> PROBLEM:
Take the line containing "From the shooting" and every line after it in the data below, and print them exactly as given, with nothing else.

> THE INPUT:

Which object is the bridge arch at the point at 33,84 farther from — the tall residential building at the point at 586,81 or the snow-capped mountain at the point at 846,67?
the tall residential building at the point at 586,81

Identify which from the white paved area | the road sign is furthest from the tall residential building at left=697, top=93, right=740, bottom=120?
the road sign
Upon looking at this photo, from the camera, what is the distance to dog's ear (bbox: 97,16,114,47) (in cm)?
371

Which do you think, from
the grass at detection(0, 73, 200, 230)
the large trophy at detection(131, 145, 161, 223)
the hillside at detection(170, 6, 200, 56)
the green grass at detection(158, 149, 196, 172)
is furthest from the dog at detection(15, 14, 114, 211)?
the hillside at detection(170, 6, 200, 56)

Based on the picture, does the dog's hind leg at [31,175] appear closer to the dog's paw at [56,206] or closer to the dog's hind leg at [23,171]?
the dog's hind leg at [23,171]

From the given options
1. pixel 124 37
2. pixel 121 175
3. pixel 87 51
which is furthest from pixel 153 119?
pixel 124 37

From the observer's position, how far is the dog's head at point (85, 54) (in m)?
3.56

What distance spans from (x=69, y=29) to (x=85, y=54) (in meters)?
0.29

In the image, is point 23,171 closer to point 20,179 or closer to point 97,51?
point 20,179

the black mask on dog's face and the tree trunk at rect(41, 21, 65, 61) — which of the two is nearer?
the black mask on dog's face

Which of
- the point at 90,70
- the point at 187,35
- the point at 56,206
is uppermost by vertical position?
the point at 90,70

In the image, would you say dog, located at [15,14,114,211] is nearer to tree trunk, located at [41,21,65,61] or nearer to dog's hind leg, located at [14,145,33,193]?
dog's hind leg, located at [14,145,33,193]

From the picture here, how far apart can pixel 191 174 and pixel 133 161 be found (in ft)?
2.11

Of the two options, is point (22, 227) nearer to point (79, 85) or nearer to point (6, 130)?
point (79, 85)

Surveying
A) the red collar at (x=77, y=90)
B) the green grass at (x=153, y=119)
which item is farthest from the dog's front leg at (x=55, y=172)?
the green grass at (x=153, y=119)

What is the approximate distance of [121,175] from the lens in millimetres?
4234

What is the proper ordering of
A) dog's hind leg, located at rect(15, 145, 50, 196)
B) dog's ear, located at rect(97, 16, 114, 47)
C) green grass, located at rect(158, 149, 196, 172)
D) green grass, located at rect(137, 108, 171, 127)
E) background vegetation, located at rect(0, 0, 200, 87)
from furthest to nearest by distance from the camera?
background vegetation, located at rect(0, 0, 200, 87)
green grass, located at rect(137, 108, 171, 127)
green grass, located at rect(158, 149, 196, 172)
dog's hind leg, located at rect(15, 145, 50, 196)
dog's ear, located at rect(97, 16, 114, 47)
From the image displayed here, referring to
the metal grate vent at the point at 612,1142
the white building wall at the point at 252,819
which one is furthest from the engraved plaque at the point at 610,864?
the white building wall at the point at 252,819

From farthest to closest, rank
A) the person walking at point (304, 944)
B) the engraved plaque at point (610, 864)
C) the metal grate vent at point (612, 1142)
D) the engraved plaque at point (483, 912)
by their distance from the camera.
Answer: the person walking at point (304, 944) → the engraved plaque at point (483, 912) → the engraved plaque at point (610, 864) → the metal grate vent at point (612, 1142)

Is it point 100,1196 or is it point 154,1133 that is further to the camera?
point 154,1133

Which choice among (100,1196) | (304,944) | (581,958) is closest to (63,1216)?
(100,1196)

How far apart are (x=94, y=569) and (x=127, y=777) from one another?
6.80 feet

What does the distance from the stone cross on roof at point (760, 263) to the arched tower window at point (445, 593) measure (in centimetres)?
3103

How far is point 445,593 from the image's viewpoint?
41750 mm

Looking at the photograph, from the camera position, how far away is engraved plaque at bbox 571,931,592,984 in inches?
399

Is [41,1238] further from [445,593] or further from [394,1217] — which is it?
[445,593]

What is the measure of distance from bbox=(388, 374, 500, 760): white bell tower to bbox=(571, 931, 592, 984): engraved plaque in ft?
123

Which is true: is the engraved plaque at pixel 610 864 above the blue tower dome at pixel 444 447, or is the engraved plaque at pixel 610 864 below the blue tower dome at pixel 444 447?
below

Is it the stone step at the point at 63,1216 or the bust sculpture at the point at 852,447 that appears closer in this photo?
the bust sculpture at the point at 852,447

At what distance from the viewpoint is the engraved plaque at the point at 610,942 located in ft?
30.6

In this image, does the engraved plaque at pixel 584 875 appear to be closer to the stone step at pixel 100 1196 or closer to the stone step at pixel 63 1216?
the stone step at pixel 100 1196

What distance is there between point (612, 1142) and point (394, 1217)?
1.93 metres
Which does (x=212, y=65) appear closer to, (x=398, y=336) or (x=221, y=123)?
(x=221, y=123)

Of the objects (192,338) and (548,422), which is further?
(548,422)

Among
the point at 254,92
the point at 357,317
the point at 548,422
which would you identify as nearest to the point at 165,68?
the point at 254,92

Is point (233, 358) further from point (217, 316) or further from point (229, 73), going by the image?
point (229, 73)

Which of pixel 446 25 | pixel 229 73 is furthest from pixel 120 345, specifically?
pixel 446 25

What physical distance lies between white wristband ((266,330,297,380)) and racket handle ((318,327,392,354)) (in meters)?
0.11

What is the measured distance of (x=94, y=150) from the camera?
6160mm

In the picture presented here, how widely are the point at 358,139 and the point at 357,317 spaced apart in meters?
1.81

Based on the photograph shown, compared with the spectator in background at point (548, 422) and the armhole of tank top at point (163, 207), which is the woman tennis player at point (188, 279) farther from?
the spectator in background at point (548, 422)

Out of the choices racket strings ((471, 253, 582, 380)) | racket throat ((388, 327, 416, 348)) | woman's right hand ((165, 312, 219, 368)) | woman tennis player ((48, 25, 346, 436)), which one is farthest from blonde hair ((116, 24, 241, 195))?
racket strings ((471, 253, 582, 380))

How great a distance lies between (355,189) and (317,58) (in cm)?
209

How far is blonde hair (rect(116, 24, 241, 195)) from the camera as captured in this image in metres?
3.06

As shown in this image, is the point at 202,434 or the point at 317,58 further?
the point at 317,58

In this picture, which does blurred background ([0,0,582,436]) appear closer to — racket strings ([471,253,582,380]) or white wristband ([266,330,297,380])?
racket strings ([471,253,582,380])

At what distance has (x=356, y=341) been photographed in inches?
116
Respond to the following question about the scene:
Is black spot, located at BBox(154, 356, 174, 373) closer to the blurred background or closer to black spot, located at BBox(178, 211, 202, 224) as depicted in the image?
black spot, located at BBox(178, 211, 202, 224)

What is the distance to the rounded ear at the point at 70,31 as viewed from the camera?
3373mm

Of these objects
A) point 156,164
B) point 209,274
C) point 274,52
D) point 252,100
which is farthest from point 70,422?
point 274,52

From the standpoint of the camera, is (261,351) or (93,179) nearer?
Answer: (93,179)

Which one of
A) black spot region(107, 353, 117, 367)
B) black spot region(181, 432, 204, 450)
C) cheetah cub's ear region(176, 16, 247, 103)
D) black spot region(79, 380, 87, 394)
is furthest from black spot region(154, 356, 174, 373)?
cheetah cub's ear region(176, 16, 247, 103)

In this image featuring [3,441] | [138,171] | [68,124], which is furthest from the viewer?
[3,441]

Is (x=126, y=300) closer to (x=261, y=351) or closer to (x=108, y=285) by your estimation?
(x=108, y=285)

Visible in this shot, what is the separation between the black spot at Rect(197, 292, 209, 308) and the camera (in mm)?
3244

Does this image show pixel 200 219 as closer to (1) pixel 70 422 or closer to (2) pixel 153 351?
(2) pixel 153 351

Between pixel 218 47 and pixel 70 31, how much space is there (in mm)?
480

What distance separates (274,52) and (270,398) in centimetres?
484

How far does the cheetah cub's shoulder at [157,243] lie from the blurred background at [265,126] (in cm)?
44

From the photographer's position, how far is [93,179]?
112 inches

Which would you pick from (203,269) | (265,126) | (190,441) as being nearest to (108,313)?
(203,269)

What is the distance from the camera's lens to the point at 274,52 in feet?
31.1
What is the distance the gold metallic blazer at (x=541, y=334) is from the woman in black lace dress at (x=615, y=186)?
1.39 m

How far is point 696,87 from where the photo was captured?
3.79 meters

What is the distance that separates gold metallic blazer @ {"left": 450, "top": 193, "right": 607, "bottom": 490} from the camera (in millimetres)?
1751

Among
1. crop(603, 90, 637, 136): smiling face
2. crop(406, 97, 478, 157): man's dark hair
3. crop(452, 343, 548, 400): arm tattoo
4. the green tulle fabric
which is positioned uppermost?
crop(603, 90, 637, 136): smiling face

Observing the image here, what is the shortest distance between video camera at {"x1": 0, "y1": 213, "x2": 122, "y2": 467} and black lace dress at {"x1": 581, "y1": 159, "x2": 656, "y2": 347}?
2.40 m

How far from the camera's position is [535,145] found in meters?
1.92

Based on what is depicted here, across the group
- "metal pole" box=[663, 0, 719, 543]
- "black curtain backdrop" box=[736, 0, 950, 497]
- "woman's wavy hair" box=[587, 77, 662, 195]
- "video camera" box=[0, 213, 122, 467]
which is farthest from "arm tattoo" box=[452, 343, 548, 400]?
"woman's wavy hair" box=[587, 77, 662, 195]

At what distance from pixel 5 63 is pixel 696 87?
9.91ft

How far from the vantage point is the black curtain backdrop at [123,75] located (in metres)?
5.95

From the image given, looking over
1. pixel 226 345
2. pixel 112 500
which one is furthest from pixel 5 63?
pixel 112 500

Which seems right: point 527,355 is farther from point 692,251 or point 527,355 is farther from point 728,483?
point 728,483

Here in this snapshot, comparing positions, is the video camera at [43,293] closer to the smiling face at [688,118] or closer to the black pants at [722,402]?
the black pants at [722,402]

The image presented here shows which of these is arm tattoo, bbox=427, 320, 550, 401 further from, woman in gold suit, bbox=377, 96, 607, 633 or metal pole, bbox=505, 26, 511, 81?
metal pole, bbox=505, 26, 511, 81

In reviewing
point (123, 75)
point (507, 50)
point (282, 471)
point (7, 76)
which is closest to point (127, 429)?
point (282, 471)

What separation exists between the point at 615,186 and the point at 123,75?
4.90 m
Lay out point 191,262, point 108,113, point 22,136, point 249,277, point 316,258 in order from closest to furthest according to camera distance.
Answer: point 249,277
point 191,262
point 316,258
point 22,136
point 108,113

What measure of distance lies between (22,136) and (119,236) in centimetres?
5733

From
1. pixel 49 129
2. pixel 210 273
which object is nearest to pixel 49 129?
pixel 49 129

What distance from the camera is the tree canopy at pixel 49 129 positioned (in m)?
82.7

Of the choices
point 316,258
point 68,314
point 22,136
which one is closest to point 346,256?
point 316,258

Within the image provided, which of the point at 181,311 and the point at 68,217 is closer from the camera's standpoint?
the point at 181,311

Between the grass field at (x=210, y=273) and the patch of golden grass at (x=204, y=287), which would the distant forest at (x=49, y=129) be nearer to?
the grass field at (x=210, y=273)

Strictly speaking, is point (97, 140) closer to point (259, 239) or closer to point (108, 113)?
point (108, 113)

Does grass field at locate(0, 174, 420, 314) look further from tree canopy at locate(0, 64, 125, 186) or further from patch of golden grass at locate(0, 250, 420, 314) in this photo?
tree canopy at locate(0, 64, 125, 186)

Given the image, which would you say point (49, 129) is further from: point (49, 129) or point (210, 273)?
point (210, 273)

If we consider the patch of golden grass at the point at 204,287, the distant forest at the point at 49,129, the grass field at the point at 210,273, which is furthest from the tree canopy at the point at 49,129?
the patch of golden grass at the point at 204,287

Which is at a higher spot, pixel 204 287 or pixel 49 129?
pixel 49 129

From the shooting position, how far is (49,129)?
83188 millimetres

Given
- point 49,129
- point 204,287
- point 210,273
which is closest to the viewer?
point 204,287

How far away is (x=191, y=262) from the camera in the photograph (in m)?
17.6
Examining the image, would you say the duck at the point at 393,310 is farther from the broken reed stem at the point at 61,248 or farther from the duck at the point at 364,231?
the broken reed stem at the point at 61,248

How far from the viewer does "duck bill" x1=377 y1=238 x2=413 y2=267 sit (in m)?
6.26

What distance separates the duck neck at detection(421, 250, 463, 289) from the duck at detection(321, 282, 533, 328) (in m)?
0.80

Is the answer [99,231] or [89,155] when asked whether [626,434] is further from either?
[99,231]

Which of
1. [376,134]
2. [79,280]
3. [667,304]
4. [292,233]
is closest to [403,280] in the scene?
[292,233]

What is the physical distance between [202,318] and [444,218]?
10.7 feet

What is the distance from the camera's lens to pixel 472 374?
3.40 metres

> PROBLEM SOLUTION:
From the shooting position, how far is (49,129)?
83188 millimetres

Given
- point 49,129
- point 204,287
- point 210,273
which is closest to the viewer?
point 204,287

How far away is (x=191, y=262) from the camera in the photograph (in m)?
17.6
Examining the image, would you say the duck at the point at 393,310 is farther from the broken reed stem at the point at 61,248 or farther from the duck at the point at 364,231?
the broken reed stem at the point at 61,248

How far from the viewer does "duck bill" x1=377 y1=238 x2=413 y2=267 sit (in m)?
6.26

What distance separates the duck neck at detection(421, 250, 463, 289) from the duck at detection(321, 282, 533, 328) (in m)?
0.80

Is the answer [99,231] or [89,155] when asked whether [626,434] is further from either?
[99,231]

Which of
1. [376,134]
2. [79,280]
3. [667,304]
4. [292,233]
is closest to [403,280] in the scene?
[292,233]

What is the physical distance between [202,318] and [444,218]?
10.7 feet

What is the distance from the camera's lens to pixel 472 374?
3.40 metres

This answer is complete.